• Set of tasks
(1) In the article on the Rajapaksa corruption book, rewrite the passage between "New book talks" and "Lanka many times.", inclusive, substituting "volume" for "book".
(2) Condense the paragraph of the article on the Rajapaksa corruption book that begins "The book, which indicates no publisher" into a shorter version that retains its main facts.
(3) Answer these questions from the article on the Rajapaksa corruption book:
(a) In which country is the book due to be launched?
(b) Which outlet received a pre-publication copy?
(c) What is the title of the author's other exposé?

• Source passage
Start of Block

New book talks of alleged Rajapaksa corruption
A book titled Sri Lanka Heist – Inside the $16 billion plunder of a nation by an investigative writer named Harrold Cane is due to be launched in the United Kingdom this week.
Several pre-publication copies of the book have been circulated in Colombo, and RepublicNext also received a copy.
The book, which indicates no publisher, regurgitates many of the allegations made against the alleged Rajapaksa Oligarchy in the last few years of the Mahinda Rajapaksa administration and during the 2015 Presidential and Parliamentary election campaigns.
The author, who appears to have written another similar exposé titled Narco Karabakh – about the Nagorno-Karabakh ethnic conflict – claims to have visited Sri Lanka many times.
” Cane” quotes “top businessmen” and “officials close to the administration” but names none of them.

End of Block

• Given entries
Start of Block

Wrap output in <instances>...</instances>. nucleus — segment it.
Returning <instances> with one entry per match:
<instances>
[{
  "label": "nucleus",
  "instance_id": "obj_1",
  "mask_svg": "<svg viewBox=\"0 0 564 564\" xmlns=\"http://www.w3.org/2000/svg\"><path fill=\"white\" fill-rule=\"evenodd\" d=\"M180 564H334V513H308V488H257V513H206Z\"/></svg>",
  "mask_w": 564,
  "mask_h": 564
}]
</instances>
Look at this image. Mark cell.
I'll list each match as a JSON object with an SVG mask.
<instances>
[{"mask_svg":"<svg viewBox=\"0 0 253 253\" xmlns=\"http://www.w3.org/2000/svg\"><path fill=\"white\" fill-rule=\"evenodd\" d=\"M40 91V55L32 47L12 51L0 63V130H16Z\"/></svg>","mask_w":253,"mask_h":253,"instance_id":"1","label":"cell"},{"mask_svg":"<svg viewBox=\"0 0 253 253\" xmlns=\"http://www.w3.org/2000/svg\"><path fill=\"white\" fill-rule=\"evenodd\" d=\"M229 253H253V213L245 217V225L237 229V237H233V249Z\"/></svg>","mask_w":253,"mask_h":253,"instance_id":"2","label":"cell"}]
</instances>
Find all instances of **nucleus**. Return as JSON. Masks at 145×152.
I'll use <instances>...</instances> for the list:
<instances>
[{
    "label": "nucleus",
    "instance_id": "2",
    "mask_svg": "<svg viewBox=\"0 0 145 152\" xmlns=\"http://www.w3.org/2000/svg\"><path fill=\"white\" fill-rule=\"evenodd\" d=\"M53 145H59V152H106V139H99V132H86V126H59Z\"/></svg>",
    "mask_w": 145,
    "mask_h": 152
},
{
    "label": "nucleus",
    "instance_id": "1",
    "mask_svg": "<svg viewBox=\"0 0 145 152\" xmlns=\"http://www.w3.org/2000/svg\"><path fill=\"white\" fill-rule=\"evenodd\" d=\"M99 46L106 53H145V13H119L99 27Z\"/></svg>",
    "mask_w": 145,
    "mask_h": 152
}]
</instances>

End of Block

• Answers per task
(1)
New volume talks of alleged Rajapaksa corruption
A volume titled Sri Lanka Heist – Inside the $16 billion plunder of a nation by an investigative writer named Harrold Cane is due to be launched in the United Kingdom this week.
Several pre-publication copies of the volume have been circulated in Colombo, and RepublicNext also received a copy.
The volume, which indicates no publisher, regurgitates many of the allegations made against the alleged Rajapaksa Oligarchy in the last few years of the Mahinda Rajapaksa administration and during the 2015 Presidential and Parliamentary election campaigns.
The author, who appears to have written another similar exposé titled Narco Karabakh – about the Nagorno-Karabakh ethnic conflict – claims to have visited Sri Lanka many times.

(2) The book names no publisher and repeats many allegations against the alleged Rajapaksa Oligarchy. These allegations date from the last years of the Mahinda Rajapaksa administration and from the 2015 Presidential and Parliamentary election campaigns.

(3)
(a) The United Kingdom.
(b) RepublicNext.
(c) Narco Karabakh.